DATASET ENTRIES:
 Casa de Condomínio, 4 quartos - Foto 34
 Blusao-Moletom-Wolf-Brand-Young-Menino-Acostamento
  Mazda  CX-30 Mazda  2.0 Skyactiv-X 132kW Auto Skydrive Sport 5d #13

* * *

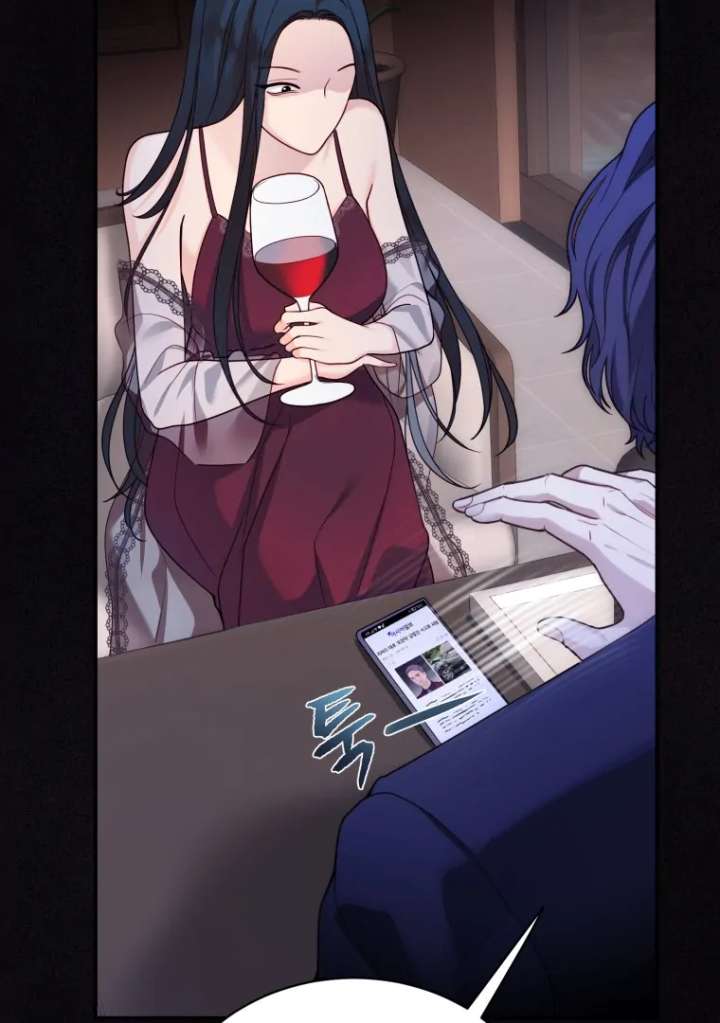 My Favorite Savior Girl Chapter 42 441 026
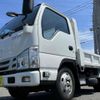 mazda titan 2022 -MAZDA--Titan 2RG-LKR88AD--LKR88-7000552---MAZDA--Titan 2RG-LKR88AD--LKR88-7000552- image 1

...

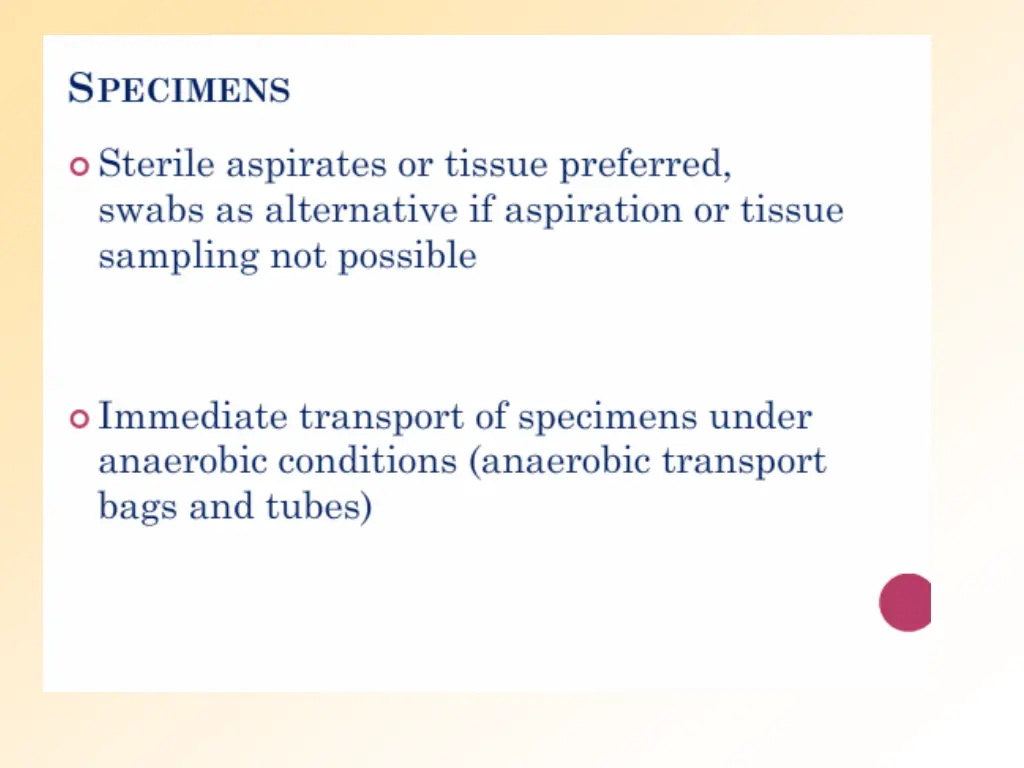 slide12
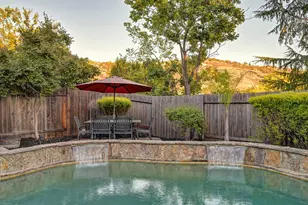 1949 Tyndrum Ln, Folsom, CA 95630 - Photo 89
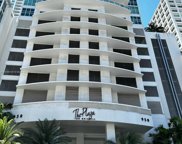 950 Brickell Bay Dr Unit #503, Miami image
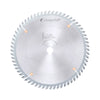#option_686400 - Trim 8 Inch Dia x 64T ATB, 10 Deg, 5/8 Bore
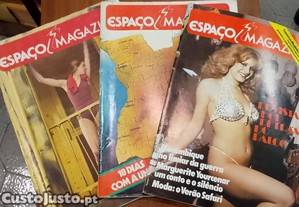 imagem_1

WHAT YOU WILL DO: Your task is to restate, word for word, only those lines above that fall between the line holding "Casa de Condomínio, 4 quartos - Foto 34" and the line holding "Sport 5d #13", inclusive.

SOLUTION TO THIS PROBLEM:
 Casa de Condomínio, 4 quartos - Foto 34
 Blusao-Moletom-Wolf-Brand-Young-Menino-Acostamento
  Mazda  CX-30 Mazda  2.0 Skyactiv-X 132kW Auto Skydrive Sport 5d #13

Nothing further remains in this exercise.